### Written instruction
Are you able to retype all the records below exactly?

### Records to use
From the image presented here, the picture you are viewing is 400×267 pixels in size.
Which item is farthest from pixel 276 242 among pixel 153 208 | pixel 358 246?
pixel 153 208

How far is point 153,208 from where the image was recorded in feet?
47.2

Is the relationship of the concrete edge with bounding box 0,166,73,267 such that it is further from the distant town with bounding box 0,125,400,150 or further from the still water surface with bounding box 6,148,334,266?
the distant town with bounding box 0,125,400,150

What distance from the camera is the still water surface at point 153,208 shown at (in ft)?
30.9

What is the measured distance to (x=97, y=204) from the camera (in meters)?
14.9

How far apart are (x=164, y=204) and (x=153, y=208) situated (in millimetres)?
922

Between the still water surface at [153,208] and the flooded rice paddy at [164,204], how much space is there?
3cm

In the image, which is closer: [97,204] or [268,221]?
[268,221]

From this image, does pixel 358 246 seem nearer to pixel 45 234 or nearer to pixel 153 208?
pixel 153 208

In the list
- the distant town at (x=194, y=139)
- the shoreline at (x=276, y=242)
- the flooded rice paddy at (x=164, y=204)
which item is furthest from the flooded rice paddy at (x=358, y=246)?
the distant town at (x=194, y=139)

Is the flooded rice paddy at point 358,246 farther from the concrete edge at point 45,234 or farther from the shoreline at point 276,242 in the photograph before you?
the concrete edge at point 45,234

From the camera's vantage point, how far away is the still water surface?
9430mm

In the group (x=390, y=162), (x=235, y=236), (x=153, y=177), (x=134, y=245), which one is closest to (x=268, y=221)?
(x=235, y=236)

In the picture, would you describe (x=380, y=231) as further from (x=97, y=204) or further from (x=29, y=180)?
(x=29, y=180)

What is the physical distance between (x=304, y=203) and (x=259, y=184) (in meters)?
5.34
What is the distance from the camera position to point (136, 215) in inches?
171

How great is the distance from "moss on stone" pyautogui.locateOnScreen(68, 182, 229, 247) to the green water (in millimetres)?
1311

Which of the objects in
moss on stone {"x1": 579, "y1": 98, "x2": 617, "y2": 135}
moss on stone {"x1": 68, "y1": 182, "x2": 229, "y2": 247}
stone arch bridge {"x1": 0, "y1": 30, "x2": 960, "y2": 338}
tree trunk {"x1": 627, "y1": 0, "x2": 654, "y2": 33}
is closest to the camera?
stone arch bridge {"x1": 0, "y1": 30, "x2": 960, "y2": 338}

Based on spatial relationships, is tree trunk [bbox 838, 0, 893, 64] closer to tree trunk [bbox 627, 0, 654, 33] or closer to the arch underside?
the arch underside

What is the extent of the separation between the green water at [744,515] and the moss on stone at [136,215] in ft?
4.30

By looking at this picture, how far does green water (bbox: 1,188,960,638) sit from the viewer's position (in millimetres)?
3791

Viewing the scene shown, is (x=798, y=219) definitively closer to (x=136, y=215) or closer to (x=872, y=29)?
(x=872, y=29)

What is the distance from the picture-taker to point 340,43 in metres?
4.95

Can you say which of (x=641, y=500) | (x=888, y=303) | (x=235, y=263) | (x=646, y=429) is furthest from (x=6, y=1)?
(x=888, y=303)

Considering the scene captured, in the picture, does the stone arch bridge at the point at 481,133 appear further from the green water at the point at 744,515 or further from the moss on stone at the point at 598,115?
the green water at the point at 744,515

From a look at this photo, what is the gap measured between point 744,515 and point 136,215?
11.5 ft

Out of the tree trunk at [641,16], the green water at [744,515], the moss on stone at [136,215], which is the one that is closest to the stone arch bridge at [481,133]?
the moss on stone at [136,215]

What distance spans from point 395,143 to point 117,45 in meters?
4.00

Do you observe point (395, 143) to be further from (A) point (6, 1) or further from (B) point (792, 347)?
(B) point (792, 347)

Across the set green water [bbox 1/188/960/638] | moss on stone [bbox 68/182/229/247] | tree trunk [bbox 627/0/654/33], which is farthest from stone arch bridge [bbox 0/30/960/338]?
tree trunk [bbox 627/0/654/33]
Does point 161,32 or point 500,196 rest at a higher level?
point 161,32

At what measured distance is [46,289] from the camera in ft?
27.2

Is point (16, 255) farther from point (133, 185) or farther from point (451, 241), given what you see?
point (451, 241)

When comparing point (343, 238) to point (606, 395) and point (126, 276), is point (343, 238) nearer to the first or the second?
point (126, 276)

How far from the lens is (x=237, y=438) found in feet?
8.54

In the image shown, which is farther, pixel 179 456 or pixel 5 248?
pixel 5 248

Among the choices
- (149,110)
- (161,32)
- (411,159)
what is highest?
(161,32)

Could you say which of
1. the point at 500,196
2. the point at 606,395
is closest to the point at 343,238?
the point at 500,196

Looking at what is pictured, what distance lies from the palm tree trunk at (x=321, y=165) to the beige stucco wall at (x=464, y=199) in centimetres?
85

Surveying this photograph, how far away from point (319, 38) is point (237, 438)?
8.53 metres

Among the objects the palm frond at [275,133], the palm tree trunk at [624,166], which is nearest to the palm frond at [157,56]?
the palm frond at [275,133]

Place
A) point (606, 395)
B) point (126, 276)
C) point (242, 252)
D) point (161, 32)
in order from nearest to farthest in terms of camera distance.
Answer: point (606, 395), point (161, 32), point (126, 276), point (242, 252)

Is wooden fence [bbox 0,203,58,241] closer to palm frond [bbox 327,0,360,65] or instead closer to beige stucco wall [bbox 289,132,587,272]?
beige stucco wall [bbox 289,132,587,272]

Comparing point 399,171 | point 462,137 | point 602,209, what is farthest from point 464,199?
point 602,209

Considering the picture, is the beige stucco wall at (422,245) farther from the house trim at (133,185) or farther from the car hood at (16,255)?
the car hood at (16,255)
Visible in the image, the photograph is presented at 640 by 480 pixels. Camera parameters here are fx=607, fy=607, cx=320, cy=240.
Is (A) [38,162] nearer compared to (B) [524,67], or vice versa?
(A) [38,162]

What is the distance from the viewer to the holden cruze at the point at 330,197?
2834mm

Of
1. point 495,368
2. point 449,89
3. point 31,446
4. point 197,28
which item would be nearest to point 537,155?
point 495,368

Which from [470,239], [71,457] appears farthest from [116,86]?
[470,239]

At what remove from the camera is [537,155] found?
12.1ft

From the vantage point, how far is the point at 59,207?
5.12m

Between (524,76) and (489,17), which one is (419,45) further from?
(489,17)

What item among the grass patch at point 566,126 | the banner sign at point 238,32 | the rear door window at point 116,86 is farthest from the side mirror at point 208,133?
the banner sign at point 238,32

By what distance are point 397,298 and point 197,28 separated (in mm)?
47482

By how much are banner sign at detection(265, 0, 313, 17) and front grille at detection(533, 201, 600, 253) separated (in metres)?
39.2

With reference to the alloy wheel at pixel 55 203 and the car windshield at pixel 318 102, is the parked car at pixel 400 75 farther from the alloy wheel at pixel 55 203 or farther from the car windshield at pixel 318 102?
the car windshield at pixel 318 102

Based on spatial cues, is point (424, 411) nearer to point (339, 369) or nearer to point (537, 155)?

### Response
From the image presented here, the picture you are viewing is 400×267 pixels in size.
Which item is farthest from pixel 276 242 among pixel 153 208 | pixel 358 246?
pixel 153 208

How far is point 153,208 from where the image was recorded in feet?
47.2

Is the relationship of the concrete edge with bounding box 0,166,73,267 such that it is further from the distant town with bounding box 0,125,400,150 or further from the still water surface with bounding box 6,148,334,266?
the distant town with bounding box 0,125,400,150

What distance from the camera is the still water surface at point 153,208 shown at (in ft)?
30.9

What is the measured distance to (x=97, y=204) from the camera (in meters)?
14.9

How far apart are (x=164, y=204) and (x=153, y=208) situated (in millimetres)?
922

Between the still water surface at [153,208] and the flooded rice paddy at [164,204], how much space is there?
3cm

In the image, which is closer: [97,204] or [268,221]?
[268,221]

From this image, does pixel 358 246 seem nearer to pixel 45 234 or nearer to pixel 153 208?
pixel 153 208

In the list
- the distant town at (x=194, y=139)
- the shoreline at (x=276, y=242)
- the flooded rice paddy at (x=164, y=204)
which item is furthest from the flooded rice paddy at (x=358, y=246)?
the distant town at (x=194, y=139)

Is the flooded rice paddy at point 358,246 farther from the concrete edge at point 45,234 or farther from the shoreline at point 276,242 in the photograph before you?
the concrete edge at point 45,234

From the camera's vantage point, how far away is the still water surface?
9430mm

In the group (x=390, y=162), (x=235, y=236), (x=153, y=177), (x=134, y=245), which one is closest to (x=268, y=221)?
(x=235, y=236)

In the picture, would you describe (x=380, y=231) as further from (x=97, y=204) or further from (x=29, y=180)?
(x=29, y=180)

What is the physical distance between (x=304, y=203) and (x=259, y=184) (in meters)?
5.34
What is the distance from the camera position to point (136, 215) in inches?
171

How great is the distance from "moss on stone" pyautogui.locateOnScreen(68, 182, 229, 247) to the green water (in millimetres)?
1311

Which of the objects in
moss on stone {"x1": 579, "y1": 98, "x2": 617, "y2": 135}
moss on stone {"x1": 68, "y1": 182, "x2": 229, "y2": 247}
stone arch bridge {"x1": 0, "y1": 30, "x2": 960, "y2": 338}
tree trunk {"x1": 627, "y1": 0, "x2": 654, "y2": 33}
is closest to the camera?
stone arch bridge {"x1": 0, "y1": 30, "x2": 960, "y2": 338}

Based on spatial relationships, is tree trunk [bbox 838, 0, 893, 64] closer to tree trunk [bbox 627, 0, 654, 33] or closer to the arch underside?
the arch underside

What is the extent of the separation between the green water at [744,515] and the moss on stone at [136,215] in ft?
4.30

By looking at this picture, how far does green water (bbox: 1,188,960,638) sit from the viewer's position (in millimetres)?
3791

Viewing the scene shown, is (x=798, y=219) definitively closer to (x=136, y=215) or closer to (x=872, y=29)?
(x=872, y=29)

What is the distance from the picture-taker to point 340,43 in metres?
4.95

Can you say which of (x=641, y=500) | (x=888, y=303) | (x=235, y=263) | (x=646, y=429) is furthest from (x=6, y=1)?
(x=888, y=303)

Considering the scene captured, in the picture, does the stone arch bridge at the point at 481,133 appear further from the green water at the point at 744,515 or further from the moss on stone at the point at 598,115?
the green water at the point at 744,515

From a look at this photo, what is the gap measured between point 744,515 and point 136,215?
11.5 ft

Out of the tree trunk at [641,16], the green water at [744,515], the moss on stone at [136,215], which is the one that is closest to the stone arch bridge at [481,133]?
the moss on stone at [136,215]

What distance spans from point 395,143 to point 117,45 in meters?
4.00

Do you observe point (395, 143) to be further from (A) point (6, 1) or further from (B) point (792, 347)?
(B) point (792, 347)

Across the set green water [bbox 1/188/960/638] | moss on stone [bbox 68/182/229/247] | tree trunk [bbox 627/0/654/33], which is farthest from stone arch bridge [bbox 0/30/960/338]?
tree trunk [bbox 627/0/654/33]
Does point 161,32 or point 500,196 rest at a higher level?
point 161,32

At what measured distance is [46,289] from the camera in ft?
27.2

Is point (16, 255) farther from point (133, 185) or farther from point (451, 241), given what you see?
point (451, 241)

When comparing point (343, 238) to point (606, 395) and point (126, 276), is point (343, 238) nearer to the first or the second?
point (126, 276)

How far from the lens is (x=237, y=438) found in feet?
8.54

In the image shown, which is farther, pixel 179 456 or pixel 5 248?
pixel 5 248

Among the choices
- (149,110)
- (161,32)
- (411,159)
what is highest?
(161,32)

Could you say which of
1. the point at 500,196
2. the point at 606,395
is closest to the point at 343,238?
the point at 500,196

Looking at what is pictured, what distance lies from the palm tree trunk at (x=321, y=165) to the beige stucco wall at (x=464, y=199) in centimetres?
85

Surveying this photograph, how far away from point (319, 38) is point (237, 438)?
8.53 metres

Among the objects the palm frond at [275,133], the palm tree trunk at [624,166], which is nearest to the palm frond at [157,56]?
the palm frond at [275,133]

Place
A) point (606, 395)
B) point (126, 276)
C) point (242, 252)
D) point (161, 32)
in order from nearest to farthest in terms of camera distance.
Answer: point (606, 395), point (161, 32), point (126, 276), point (242, 252)

Is wooden fence [bbox 0,203,58,241] closer to palm frond [bbox 327,0,360,65] or instead closer to beige stucco wall [bbox 289,132,587,272]?
beige stucco wall [bbox 289,132,587,272]

Comparing point 399,171 | point 462,137 | point 602,209, what is farthest from point 464,199?
point 602,209

Considering the picture, is the beige stucco wall at (422,245) farther from the house trim at (133,185) or farther from the car hood at (16,255)?
the car hood at (16,255)
Visible in the image, the photograph is presented at 640 by 480 pixels. Camera parameters here are fx=607, fy=607, cx=320, cy=240.
Is (A) [38,162] nearer compared to (B) [524,67], or vice versa?
(A) [38,162]

What is the distance from the viewer to the holden cruze at the point at 330,197?
2834mm

Of
1. point 495,368
2. point 449,89
3. point 31,446
4. point 197,28
which item would be nearest to point 537,155?
point 495,368

Which from [470,239], [71,457] appears farthest from [116,86]?
[470,239]

At what remove from the camera is [537,155] found?
12.1ft

From the vantage point, how far is the point at 59,207?
5.12m

Between (524,76) and (489,17), which one is (419,45) further from?
(489,17)

What item among the grass patch at point 566,126 | the banner sign at point 238,32 | the rear door window at point 116,86 is farthest from the side mirror at point 208,133?
the banner sign at point 238,32

By what distance are point 397,298 and point 197,28 separated (in mm)?
47482

By how much are banner sign at detection(265, 0, 313, 17) and front grille at detection(533, 201, 600, 253) separated (in metres)?
39.2

With reference to the alloy wheel at pixel 55 203 and the car windshield at pixel 318 102, is the parked car at pixel 400 75 farther from the alloy wheel at pixel 55 203 or farther from the car windshield at pixel 318 102?
the car windshield at pixel 318 102

Based on spatial cues, is point (424, 411) nearer to point (339, 369) or nearer to point (537, 155)?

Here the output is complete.